Le style du Koh est reconnaissable entre mille avec un flow léger, oscillant parfois entre espiègle et ironique, quand bien même le sujet rappé serait à l’opposé. Toutefois, Kohndo a su faire passer de légères bribes de nouveauté entre des murs pas si hermétiques que ça. Peut-être pas suffisamment pour que de nouveaux clients se laissent tenter par la course, mais bien assez pour que les passagers habituels prennent plaisir à la découverte d’un nouveau trajet. La preuve en est qu’avec « un gun sur la tempe », dans lequel notre chauffeur sait garder son style sans pour autant faire la grève contre les sonorités et les rythmes actuels. Si l’on ne peut pas savoir si la balade sera toujours aussi attrayante sur le long terme, force est de constater que les premiers trajets passent d’une traite, si bien que l’on redemande volontiers un autre tour afin de saisir ce qui nous a échappé lors de la virée précédente.

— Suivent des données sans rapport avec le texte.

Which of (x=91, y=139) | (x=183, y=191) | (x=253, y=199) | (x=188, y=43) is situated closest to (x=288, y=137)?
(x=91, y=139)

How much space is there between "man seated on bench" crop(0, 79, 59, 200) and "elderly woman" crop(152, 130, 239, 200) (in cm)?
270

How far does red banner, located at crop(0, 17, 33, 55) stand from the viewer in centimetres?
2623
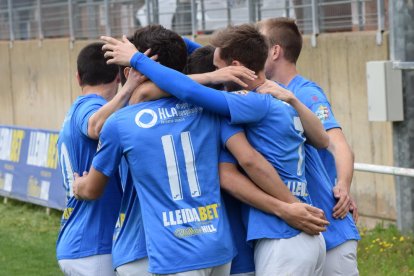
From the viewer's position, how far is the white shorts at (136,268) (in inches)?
193

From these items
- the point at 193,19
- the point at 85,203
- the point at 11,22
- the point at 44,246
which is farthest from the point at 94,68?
the point at 11,22

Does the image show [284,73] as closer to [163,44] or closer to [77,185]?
[163,44]

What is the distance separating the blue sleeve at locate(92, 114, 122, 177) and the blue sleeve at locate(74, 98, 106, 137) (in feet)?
1.49

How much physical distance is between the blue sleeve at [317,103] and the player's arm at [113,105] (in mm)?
1039

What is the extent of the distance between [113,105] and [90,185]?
1.28 feet

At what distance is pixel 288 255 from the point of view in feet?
15.9

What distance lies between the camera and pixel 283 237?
191 inches

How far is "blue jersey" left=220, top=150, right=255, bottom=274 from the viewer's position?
504cm

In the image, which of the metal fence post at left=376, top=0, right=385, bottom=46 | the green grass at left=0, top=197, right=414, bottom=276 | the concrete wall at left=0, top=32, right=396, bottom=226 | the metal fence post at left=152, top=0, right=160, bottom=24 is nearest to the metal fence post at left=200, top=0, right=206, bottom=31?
the concrete wall at left=0, top=32, right=396, bottom=226

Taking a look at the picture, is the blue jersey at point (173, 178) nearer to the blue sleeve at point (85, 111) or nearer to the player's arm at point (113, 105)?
the player's arm at point (113, 105)

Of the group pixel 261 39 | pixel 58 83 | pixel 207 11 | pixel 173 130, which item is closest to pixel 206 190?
pixel 173 130

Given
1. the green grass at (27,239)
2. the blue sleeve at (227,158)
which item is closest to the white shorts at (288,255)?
the blue sleeve at (227,158)

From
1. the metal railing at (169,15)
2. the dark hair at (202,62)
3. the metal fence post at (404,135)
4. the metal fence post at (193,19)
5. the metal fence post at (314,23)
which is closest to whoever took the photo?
the dark hair at (202,62)

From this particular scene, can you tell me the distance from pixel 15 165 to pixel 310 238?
1075cm
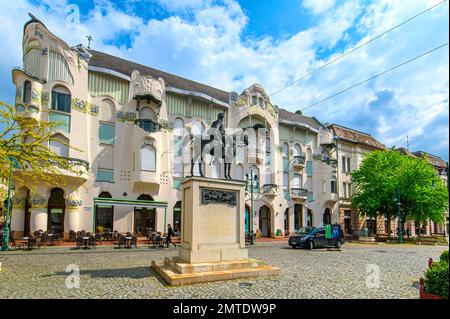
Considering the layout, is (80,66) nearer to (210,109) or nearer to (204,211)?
(210,109)

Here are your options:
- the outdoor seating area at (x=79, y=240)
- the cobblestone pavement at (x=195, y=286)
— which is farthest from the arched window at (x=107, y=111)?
the cobblestone pavement at (x=195, y=286)

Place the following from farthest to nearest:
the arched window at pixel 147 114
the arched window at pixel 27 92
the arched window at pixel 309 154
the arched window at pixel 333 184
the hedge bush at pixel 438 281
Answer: the arched window at pixel 333 184, the arched window at pixel 309 154, the arched window at pixel 147 114, the arched window at pixel 27 92, the hedge bush at pixel 438 281

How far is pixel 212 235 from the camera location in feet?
35.0

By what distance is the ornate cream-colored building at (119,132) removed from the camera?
2423cm

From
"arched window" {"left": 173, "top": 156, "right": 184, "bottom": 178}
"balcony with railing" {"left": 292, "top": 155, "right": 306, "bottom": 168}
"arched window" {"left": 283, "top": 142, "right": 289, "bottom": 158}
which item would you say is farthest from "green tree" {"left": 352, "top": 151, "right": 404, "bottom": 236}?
"arched window" {"left": 173, "top": 156, "right": 184, "bottom": 178}

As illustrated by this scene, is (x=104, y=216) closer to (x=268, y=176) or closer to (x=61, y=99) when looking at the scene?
(x=61, y=99)

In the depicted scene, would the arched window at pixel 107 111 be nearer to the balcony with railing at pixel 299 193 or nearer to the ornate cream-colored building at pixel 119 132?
the ornate cream-colored building at pixel 119 132

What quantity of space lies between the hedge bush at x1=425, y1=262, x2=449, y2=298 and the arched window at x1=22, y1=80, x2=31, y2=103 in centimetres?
2631

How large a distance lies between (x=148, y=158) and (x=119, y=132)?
3.34 metres

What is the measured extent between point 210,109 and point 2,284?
2584cm

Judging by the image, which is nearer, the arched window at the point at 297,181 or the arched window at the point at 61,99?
the arched window at the point at 61,99

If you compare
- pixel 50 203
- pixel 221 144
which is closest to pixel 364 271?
pixel 221 144

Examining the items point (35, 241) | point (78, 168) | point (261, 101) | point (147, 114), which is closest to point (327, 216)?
point (261, 101)
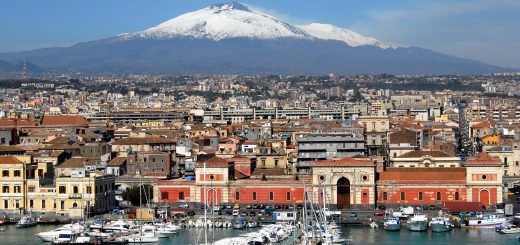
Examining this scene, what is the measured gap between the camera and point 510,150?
2424 inches

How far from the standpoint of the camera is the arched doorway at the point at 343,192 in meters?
50.9

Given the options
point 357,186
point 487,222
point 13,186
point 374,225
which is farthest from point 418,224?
point 13,186

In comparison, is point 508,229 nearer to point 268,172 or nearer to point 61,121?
point 268,172

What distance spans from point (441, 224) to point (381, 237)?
9.39 feet

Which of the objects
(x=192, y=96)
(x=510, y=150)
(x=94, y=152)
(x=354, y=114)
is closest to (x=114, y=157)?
(x=94, y=152)

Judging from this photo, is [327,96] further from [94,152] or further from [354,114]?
[94,152]

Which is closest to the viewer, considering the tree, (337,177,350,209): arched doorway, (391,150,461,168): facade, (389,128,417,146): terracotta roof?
(337,177,350,209): arched doorway

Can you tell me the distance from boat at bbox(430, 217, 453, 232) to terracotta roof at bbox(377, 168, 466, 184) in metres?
3.79

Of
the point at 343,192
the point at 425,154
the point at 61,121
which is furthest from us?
the point at 61,121

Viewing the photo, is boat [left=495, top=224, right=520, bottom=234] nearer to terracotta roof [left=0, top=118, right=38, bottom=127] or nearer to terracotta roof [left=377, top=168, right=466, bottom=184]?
terracotta roof [left=377, top=168, right=466, bottom=184]

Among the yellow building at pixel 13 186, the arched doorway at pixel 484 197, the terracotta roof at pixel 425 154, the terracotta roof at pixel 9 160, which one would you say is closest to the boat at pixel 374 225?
the arched doorway at pixel 484 197

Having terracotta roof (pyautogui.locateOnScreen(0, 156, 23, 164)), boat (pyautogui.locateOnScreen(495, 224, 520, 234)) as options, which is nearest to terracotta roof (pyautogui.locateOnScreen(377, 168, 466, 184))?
boat (pyautogui.locateOnScreen(495, 224, 520, 234))

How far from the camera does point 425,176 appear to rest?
5116cm

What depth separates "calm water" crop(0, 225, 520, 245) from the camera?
43500mm
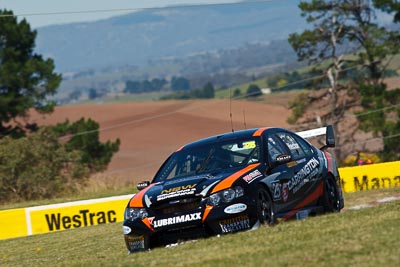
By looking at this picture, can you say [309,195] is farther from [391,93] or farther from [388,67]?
[388,67]

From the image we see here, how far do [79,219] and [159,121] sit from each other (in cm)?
7487

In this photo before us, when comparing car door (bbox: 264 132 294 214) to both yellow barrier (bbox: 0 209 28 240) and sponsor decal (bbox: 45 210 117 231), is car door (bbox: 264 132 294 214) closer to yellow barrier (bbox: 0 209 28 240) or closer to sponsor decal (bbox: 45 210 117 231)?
yellow barrier (bbox: 0 209 28 240)

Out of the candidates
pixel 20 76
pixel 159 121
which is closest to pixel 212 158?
pixel 20 76

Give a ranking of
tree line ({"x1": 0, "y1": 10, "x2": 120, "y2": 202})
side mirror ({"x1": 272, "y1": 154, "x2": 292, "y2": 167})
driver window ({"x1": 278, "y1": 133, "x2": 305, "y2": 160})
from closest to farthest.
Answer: side mirror ({"x1": 272, "y1": 154, "x2": 292, "y2": 167}) < driver window ({"x1": 278, "y1": 133, "x2": 305, "y2": 160}) < tree line ({"x1": 0, "y1": 10, "x2": 120, "y2": 202})

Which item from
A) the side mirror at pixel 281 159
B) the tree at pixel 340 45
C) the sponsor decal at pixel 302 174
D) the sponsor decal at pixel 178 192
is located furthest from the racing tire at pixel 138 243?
the tree at pixel 340 45

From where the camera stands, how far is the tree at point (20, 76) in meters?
63.6

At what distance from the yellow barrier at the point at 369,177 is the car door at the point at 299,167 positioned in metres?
11.2

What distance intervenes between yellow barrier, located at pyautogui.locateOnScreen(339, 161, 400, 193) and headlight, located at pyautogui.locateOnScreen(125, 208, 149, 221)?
13.7 m

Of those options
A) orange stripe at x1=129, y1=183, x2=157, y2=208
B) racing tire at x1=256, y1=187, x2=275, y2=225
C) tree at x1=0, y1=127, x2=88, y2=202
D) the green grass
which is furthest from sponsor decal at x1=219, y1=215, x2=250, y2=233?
tree at x1=0, y1=127, x2=88, y2=202

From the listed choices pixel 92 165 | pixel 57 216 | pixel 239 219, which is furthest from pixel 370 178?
pixel 92 165

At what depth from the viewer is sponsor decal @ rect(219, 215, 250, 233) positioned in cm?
1188

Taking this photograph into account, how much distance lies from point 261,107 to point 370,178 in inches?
2880

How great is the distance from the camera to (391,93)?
2530 inches

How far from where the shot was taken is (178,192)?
39.2 feet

Kohndo voulait son album comme un film noir. Force est de constater qu’il l’a ponctué d’une multitude de nuances. Dans la peau d’un chauffeur de taxi, Kohndo raconte en musique la solitude d’une foule prisonnière du quotidien, et à travers elle se raconte avec hargne et authenticité. Si il n’y effectue pas de grand virage musical, Kohndo a su créer, une fois encore, une œuvre à l’identité propre avec ce style funky et old school qui lui colle à la peau. Peu nombreux, les invités que sont Nekfeu, Oxmo et A2H ajoutent une ouverture bien dosée à cet album. Une belle réussite en somme, qui nous révèle qu’il suffit d’un taxi pour pouvoir s’évader de murs qui pourtant nous condamnaient à rester prisonniers d’un compteur qui tourne en boucle.